Bob Neal

The news on Monday from the Marist College poll was terrible for Republican leaders.

They have painted themselves into a corner, especially in the U.S. House of Representatives. They are so split internally — more on that in a minute — that maybe only Democrats can save them. One of those Democrats is Rep. Jared Golden of Maine’s 2nd District.

Republicans have lost the culture war while winning the battle over abortion availability nationwide. They have put the lie to the idea that they are the party of liberty by banning books, by dictating what can be taught in schools and by a backdoor ploy to ban medication abortions.
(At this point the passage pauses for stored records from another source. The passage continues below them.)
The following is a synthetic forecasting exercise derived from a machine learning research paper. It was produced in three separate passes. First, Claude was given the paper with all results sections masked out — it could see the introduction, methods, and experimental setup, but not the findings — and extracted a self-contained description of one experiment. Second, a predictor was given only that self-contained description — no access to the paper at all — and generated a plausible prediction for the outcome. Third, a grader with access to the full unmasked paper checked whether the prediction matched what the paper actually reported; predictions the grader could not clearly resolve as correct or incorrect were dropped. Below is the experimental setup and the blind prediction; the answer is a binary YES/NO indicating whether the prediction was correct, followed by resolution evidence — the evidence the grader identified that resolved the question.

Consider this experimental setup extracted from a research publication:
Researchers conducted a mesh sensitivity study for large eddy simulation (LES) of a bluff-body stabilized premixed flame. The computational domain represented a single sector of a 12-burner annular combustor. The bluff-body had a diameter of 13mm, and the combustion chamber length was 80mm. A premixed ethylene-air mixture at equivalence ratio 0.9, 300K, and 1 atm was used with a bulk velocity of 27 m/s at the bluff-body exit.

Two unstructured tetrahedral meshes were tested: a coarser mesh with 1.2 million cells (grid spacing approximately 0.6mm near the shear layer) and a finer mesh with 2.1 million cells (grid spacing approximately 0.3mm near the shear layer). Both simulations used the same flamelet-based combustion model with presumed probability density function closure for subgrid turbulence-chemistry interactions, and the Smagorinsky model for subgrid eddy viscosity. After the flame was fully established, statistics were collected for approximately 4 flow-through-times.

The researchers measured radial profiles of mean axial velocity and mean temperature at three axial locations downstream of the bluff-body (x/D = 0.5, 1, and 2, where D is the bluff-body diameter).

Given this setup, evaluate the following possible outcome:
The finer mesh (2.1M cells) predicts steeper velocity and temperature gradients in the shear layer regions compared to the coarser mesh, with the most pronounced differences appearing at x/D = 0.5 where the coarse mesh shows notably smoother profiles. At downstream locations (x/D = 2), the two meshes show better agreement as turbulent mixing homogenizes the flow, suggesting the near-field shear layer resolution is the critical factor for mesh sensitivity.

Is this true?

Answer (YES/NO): NO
They have achieved a half-century goal of stacking the Supreme Court, just as the court sinks in public esteem. And the bedrock conservative (as opposed to hard-right) party stance against spending no longer resonates loudly.

Back to the Marist poll. Here’s what it showed. Support for medication abortions is 64% nationally and 55% among Republicans. Approval of the Supreme Court is 37%, disapproval 62%. That’s the lowest approval in five years. And 68% said justices’ terms should be limited.

Cut to the U.S. House of Representatives, where Republicans hold an edge of 222-213. The Washington Post last week analyzed the five House Republican “families.” After reading that analysis, I concluded the party can’t unify for anything more important than naming an airport.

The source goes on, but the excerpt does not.